ACTIVITY:
The span to repeat in the listing below runs from the line containing "Palace letters: Secret" to the line containing "Welcome to your Smoky Mountain Retreat", inclusive. Repeat it exactly, and only it.

INFORMATION SUPPLIED:
= = =

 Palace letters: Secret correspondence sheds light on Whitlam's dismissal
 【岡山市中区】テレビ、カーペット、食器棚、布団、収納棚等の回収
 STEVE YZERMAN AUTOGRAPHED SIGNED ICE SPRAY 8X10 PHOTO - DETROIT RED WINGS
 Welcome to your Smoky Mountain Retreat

= = =

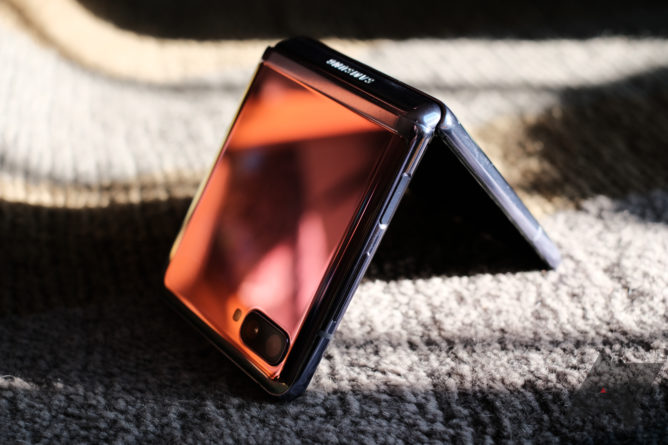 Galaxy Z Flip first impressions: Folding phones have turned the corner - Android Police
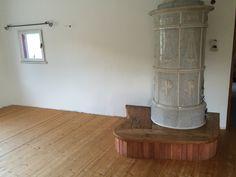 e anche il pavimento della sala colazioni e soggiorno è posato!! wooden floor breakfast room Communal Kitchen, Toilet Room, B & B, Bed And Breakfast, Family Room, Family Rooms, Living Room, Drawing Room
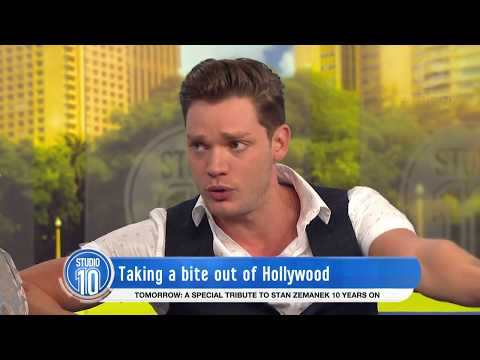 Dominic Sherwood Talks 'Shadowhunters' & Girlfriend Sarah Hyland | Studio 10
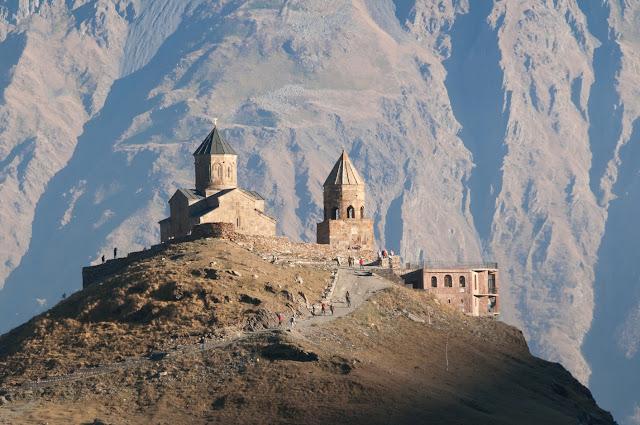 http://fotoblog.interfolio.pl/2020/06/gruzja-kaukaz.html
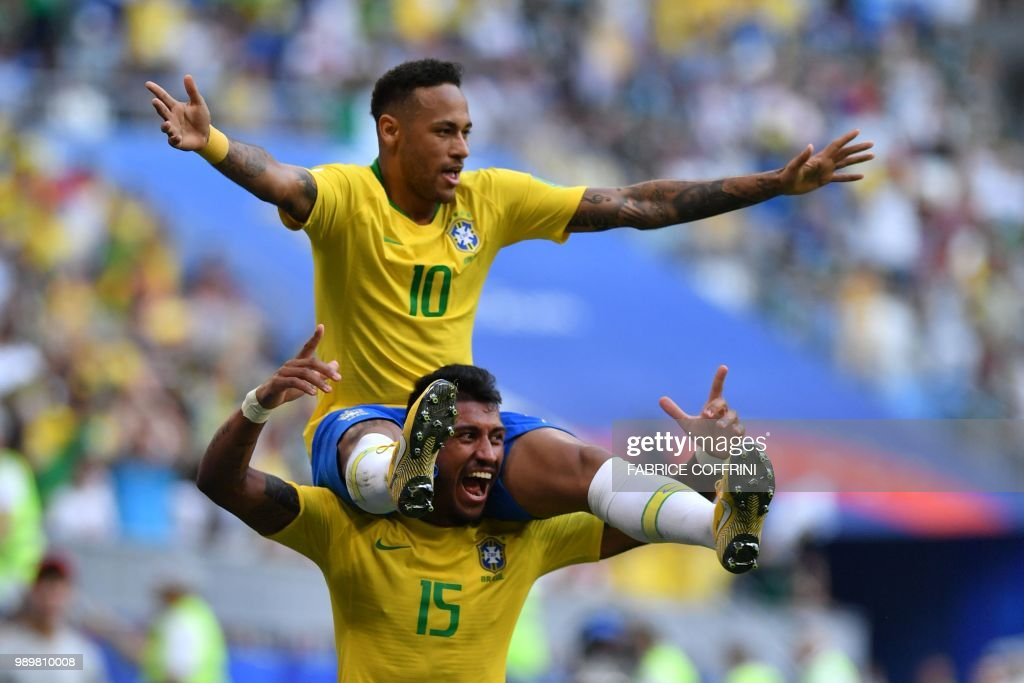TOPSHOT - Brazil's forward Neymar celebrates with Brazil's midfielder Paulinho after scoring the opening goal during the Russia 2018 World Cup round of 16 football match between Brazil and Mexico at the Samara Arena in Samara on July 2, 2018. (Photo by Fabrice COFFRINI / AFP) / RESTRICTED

= = =

OUTPUT OF THE EXERCISE:
 Palace letters: Secret correspondence sheds light on Whitlam's dismissal
 【岡山市中区】テレビ、カーペット、食器棚、布団、収納棚等の回収
 STEVE YZERMAN AUTOGRAPHED SIGNED ICE SPRAY 8X10 PHOTO - DETROIT RED WINGS
 Welcome to your Smoky Mountain Retreat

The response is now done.